Wojna w Ukrainie wpłynęła również na spadek liczby urodzeń. - Młode pary odkładają decyzję o dzieciach lub decydują się na rodzicielstwo za granicą. Odbudowa wskaźników urodzeń będzie kluczowa dla przyszłości Ukrainy - powiedział Hładun.
Rząd ujawni, ile kosztują nas Ukraińcy w Polsce
Zdaniem eksperta Ukraina potrzebuje odbudowy rynku pracy. - Wiele zakładów zostało zniszczonych, a gospodarka opiera się na pomocy międzynarodowej. Bez stabilnej gospodarki nie uda się zatrzymać emigracji. Najważniejsze będzie przyciągnięcie inwestycji - ocenił.
W tym kontekście Polska może odegrać istotną rolę w odbudowie Ukrainy - stwierdził. - Współpraca może przynieść korzyści obu stronom: Ukraina zyska wsparcie, a Polska dostęp do wyszkolonych pracowników - powiedział Hładun.
Ukraińcy wrócą do ojczyzny? Ekspert wskazał warunek
Wyjaśnił, że w przyszłości Ukraina może doświadczyć tzw. reemigracji, czyli powrotu obywateli, którzy po latach życia za granicą zdecydują się wrócić do ojczyzny. Warunkiem tego procesu będzie jednak poprawa warunków życia i wzrost zarobków.

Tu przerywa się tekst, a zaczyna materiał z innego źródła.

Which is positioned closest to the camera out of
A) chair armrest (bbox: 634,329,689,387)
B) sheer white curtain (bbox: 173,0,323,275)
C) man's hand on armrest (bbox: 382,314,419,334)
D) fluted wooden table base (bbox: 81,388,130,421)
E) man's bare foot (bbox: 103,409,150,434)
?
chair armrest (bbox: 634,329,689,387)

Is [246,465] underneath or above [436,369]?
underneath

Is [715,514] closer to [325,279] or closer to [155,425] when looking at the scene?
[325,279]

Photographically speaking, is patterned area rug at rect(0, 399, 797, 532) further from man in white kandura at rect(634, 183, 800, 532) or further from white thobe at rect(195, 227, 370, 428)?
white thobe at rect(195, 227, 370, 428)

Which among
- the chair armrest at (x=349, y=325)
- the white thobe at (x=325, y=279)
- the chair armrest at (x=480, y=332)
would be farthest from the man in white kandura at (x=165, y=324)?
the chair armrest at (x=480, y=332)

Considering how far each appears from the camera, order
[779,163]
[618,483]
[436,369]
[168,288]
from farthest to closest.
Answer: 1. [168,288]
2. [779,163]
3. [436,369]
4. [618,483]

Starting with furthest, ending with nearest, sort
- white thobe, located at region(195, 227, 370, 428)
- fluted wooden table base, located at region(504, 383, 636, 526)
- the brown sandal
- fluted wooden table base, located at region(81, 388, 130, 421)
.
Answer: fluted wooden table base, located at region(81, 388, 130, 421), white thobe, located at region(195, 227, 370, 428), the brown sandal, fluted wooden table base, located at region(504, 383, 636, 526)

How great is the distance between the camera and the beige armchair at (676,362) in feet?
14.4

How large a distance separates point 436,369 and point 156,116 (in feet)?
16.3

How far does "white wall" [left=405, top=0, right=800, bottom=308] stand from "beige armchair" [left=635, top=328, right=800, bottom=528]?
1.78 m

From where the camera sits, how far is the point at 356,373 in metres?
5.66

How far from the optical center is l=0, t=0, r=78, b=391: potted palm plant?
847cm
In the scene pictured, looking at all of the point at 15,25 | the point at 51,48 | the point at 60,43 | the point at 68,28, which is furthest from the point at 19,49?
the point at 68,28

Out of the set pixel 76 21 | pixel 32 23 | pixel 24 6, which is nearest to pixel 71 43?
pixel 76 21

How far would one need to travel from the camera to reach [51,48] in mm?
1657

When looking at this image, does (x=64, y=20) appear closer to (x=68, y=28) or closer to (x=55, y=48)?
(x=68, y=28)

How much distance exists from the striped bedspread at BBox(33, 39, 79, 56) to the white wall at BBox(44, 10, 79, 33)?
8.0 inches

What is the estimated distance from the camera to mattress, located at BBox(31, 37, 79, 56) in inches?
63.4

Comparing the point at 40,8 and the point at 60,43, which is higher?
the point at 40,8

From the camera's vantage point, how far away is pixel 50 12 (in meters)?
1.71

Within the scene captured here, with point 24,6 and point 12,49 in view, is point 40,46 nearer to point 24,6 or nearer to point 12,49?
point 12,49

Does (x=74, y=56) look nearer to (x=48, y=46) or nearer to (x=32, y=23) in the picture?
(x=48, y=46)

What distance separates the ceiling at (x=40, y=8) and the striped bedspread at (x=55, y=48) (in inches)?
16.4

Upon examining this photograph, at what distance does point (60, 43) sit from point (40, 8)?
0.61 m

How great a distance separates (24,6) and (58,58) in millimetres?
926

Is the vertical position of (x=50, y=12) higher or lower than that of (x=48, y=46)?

- Jeśli ukraińska gospodarka stanie na nogi, część emigrantów może podjąć decyzję o powrocie, zwłaszcza jeśli będą mieli możliwość powrotu do rodzinnych miejscowości - ocenił Hładun.
Rozmówca PAP przewiduje, że po zakończeniu wojny Ukraina może liczyć w przybliżeniu 30 mln ludzi.
- Moim zdaniem musimy po prostu zapomnieć o tym, co było w przeszłości i wypracować model funkcjonowania gospodarki i infrastruktury społecznej w warunkach nowej populacji. Jest wiele krajów w Europie, które mają znacznie mniejszą populację, ale ich gospodarki są bardziej wydajne - powiedział Hładun.
Jego zdaniem przyszłość Ukrainy zależy od zdolności do odbudowy gospodarki i zahamowania depopulacji. - Najbliższe lata będą kluczowe dla kształtu powojennej Ukrainy - podsumował ekspert.